This is an adaptation of the algorithm and code provide in https://github.com/daenuprobst/molzip.git.
The algorithm is also describe in the paper: Jiang, Zhiying, et al. “Less is More: Parameter-Free Text Classification with Gzip.” arXiv preprint arXiv:2212.09410 (2022).
Two methods are proposed, 1) is for the regression whereas the 2) is a PCA projection using only the smiles.
tested with python 3.9 with gzip, numpy and sklearn. Need pandas and datamol in addition to work.
Perform the regression using a simpler implementation of molzip.
from molzip_simple import regression
import pandas as pd
import matplotlib.pyplot as plt
from numpy.random import choice
from numpy import column_stack
# prepare the data, training and validation
df = pd.read_csv("solubility_dataset.csv")

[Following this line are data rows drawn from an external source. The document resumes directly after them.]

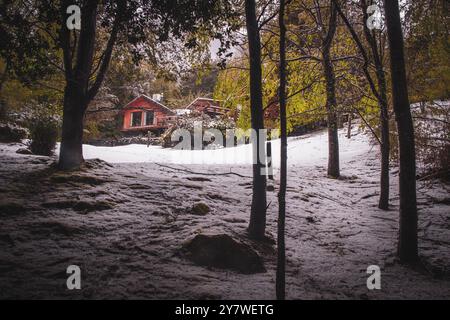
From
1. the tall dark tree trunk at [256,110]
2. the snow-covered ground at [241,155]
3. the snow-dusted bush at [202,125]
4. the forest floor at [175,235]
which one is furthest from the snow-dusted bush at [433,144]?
the snow-dusted bush at [202,125]

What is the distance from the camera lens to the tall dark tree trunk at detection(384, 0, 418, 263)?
16.6ft

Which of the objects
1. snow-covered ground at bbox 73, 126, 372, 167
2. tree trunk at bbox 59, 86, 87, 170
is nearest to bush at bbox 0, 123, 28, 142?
snow-covered ground at bbox 73, 126, 372, 167

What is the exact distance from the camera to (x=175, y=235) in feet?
17.4

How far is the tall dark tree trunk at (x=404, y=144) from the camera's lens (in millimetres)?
5055

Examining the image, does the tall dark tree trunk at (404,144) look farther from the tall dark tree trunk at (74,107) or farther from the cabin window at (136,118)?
the cabin window at (136,118)

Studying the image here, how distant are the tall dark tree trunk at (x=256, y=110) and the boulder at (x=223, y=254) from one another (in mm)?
744

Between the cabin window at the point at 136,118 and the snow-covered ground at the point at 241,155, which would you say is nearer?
the snow-covered ground at the point at 241,155

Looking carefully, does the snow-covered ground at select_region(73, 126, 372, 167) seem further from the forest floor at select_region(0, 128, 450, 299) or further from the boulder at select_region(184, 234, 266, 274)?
the boulder at select_region(184, 234, 266, 274)

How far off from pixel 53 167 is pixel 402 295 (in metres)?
7.63

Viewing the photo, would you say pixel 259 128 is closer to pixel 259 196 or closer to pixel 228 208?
pixel 259 196

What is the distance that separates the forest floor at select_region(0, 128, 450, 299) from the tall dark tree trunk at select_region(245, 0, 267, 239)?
1.21ft

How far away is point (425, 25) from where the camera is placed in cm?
A: 675

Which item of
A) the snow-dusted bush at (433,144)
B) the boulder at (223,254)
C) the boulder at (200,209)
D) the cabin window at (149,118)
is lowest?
the boulder at (223,254)
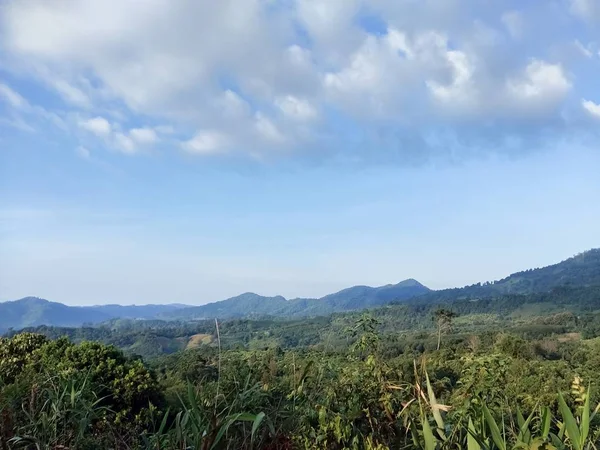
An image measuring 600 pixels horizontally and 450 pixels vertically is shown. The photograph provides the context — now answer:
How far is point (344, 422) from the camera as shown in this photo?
1.84 meters

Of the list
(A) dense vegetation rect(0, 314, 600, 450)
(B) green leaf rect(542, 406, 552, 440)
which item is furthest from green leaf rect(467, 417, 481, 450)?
(B) green leaf rect(542, 406, 552, 440)

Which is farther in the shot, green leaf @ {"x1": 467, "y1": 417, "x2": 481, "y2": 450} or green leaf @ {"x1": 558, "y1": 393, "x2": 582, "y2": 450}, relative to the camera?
green leaf @ {"x1": 467, "y1": 417, "x2": 481, "y2": 450}

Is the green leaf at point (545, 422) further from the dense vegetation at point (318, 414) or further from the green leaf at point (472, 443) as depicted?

smiles, sol_val = df['SMILES'], df['Solubility'].values
train_id = choice(range(df.shape[0]), int(df.shape[0]*0.8))
val_id = [i for i in range(df.shape[0]) if i not in train_id]
train_smiles, train_sol = smiles[train_id], sol_val[train_id]
val_smiles, val_sol = smiles[val_id], sol_val[val_id]
pred = regression(val_smiles, train_smiles, train_sol, k=10)
plt.scatter(val_sol, pred)
plt.show()
Perform a PCA projection using the distance matrix computed by molzip.
from molzip_simple import projection
import pandas as pd
import matplotlib.pyplot as plt
from numpy.random import choice
# prepare the data
df = pd.read_csv("solubility_dataset.csv")
smiles, sol_val = df['SMILES'], df['Solubility'].values
proj = projection(smiles)
plt.scatter(proj[:, 0], proj[:, 1], c=sol_val)
plt.show()
Create a molzip model object compatible with scikit-learn.
from molzip_simple import MolZipRegressor
import pandas as pd
import matplotlib.pyplot as plt
from numpy.random import choice
# prepare the data, training and validation
df = pd.read_csv("solubility_dataset.csv")
smiles, sol_val = df['SMILES'].values, df['Solubility'].values
train_id = choice(range(df.shape[0]), int(df.shape[0]*0.8))
val_id = [i for i in range(df.shape[0]) if i not in train_id]
train_smiles, train_sol = smiles[train_id], sol_val[train_id]
val_smiles, val_sol = smiles[val_id], sol_val[val_id]
# create & fit the model
mzr = MolZipRegressor(k=10)
mzr.fit(train_smiles, train_sol)
# make the prediction and vizualize the results
pred = mzr.predict(val_smiles)
plt.scatter(val_sol, pred)
plt.show()